**Exercise directions:** With the pictures left out, print exactly the lines below that run from the one containing "Black Jack Point" through the one containing "Volkswagen Golf 2025".

**Material provided:**
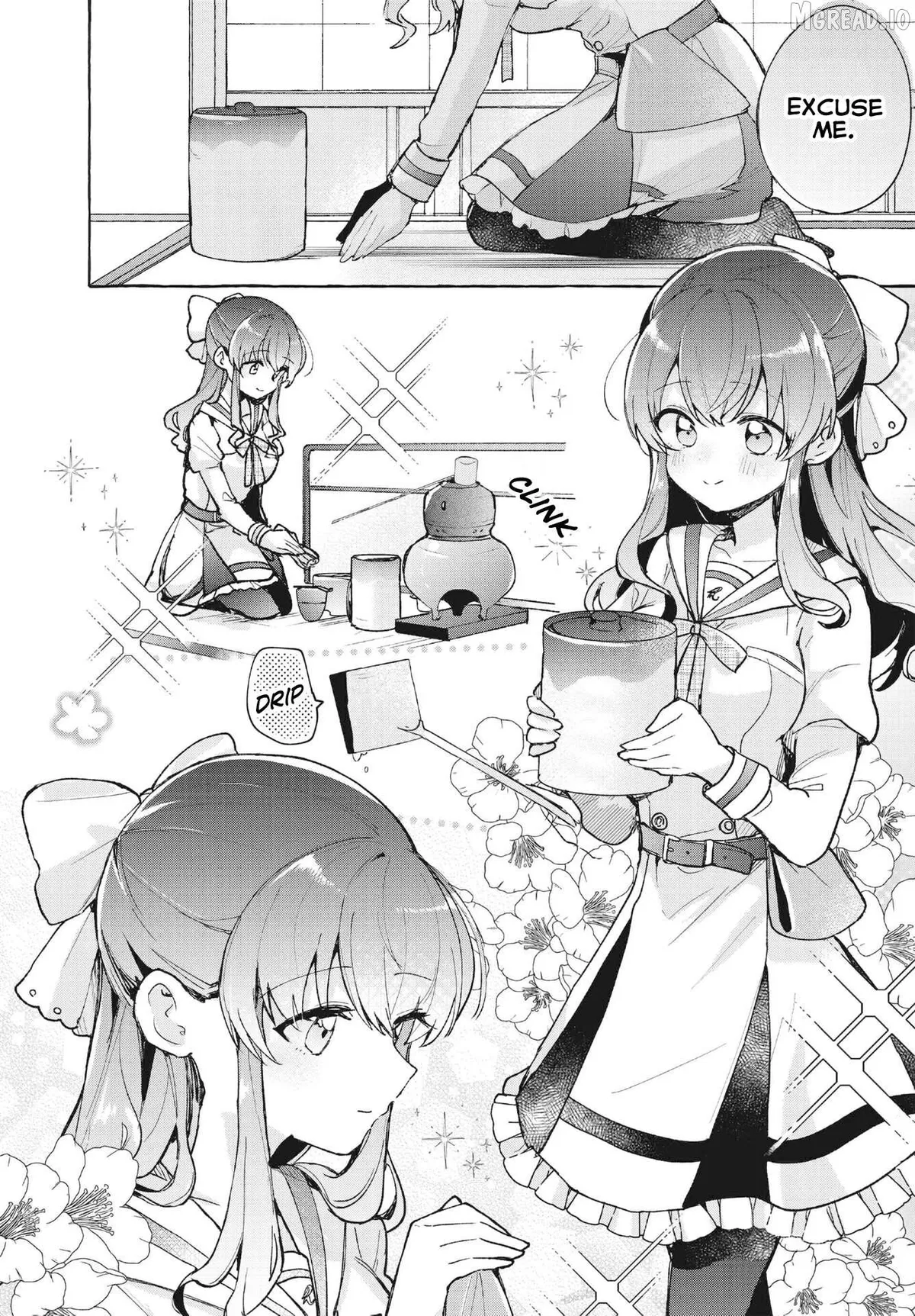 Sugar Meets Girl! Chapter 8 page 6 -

* * *

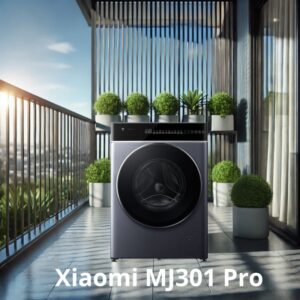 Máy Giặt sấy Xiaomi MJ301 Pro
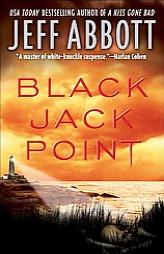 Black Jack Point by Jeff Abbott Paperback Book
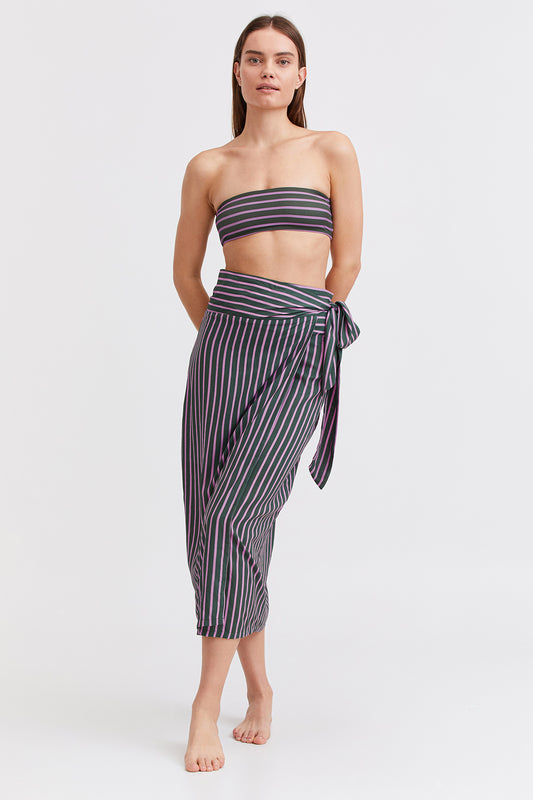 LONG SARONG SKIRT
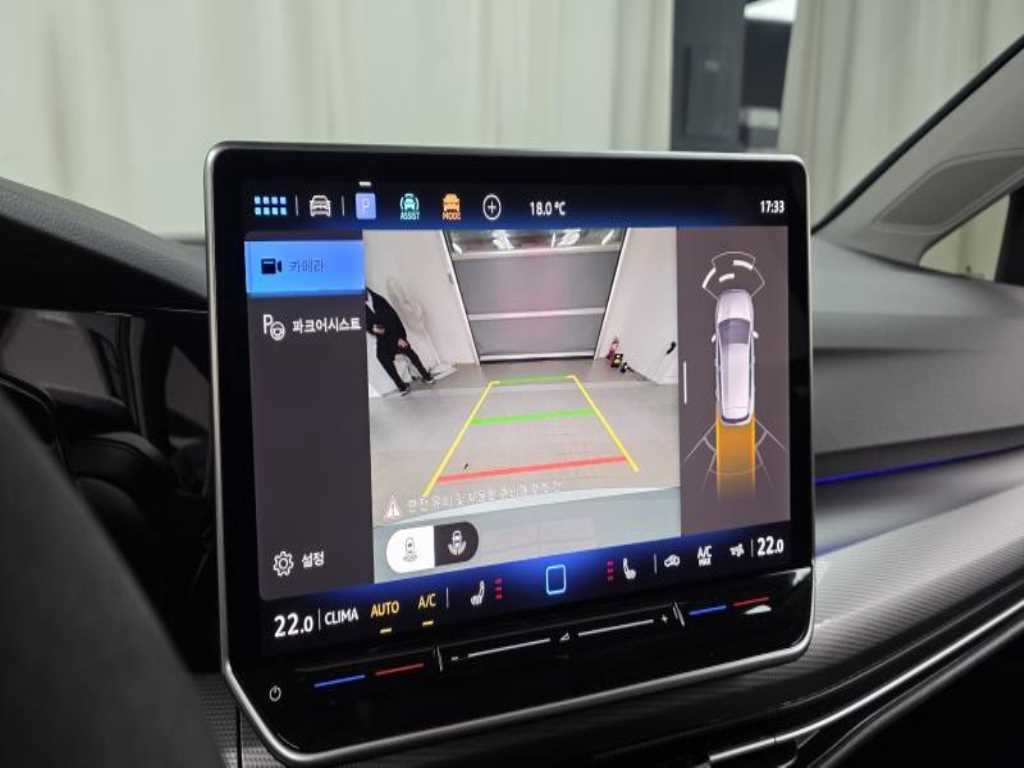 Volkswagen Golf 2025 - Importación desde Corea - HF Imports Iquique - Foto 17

* * *

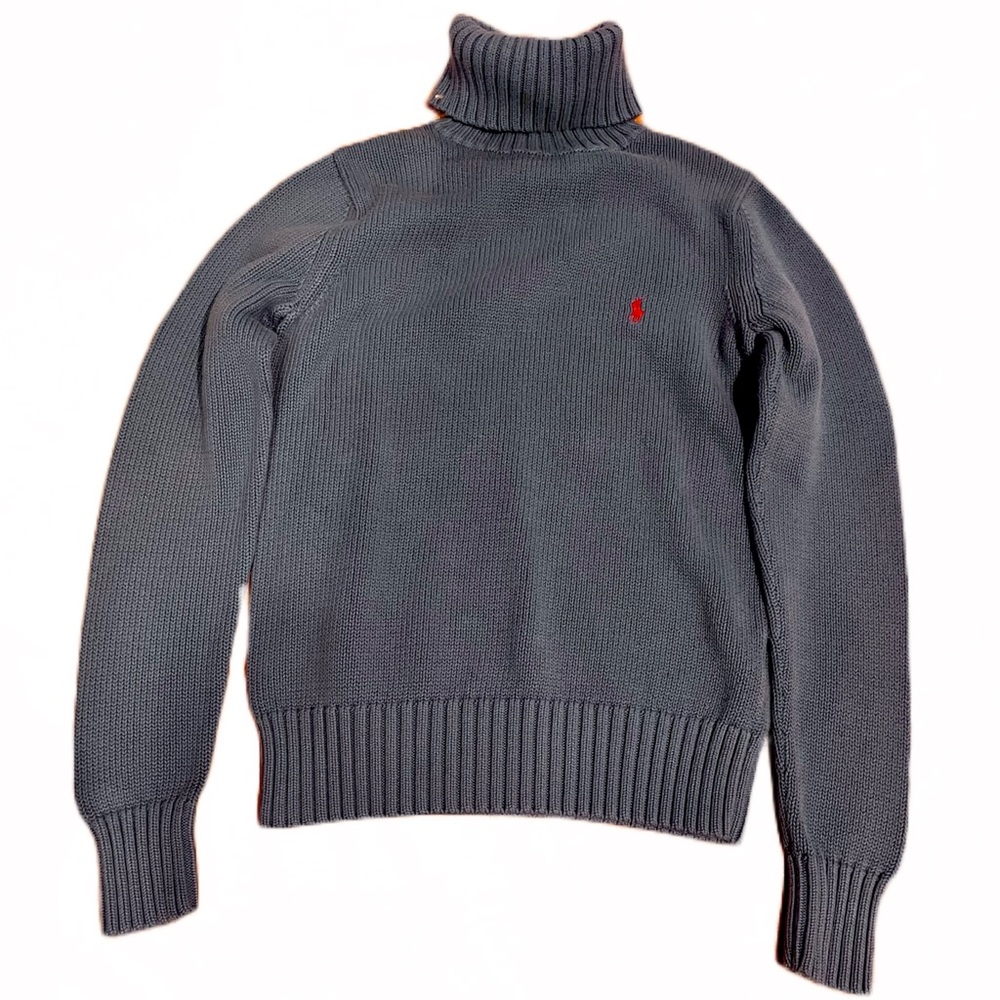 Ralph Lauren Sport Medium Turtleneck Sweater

**Result for this task:**
 Black Jack Point by Jeff Abbott Paperback Book
 LONG SARONG SKIRT
 Volkswagen Golf 2025 - Importación desde Corea - HF Imports Iquique - Foto 17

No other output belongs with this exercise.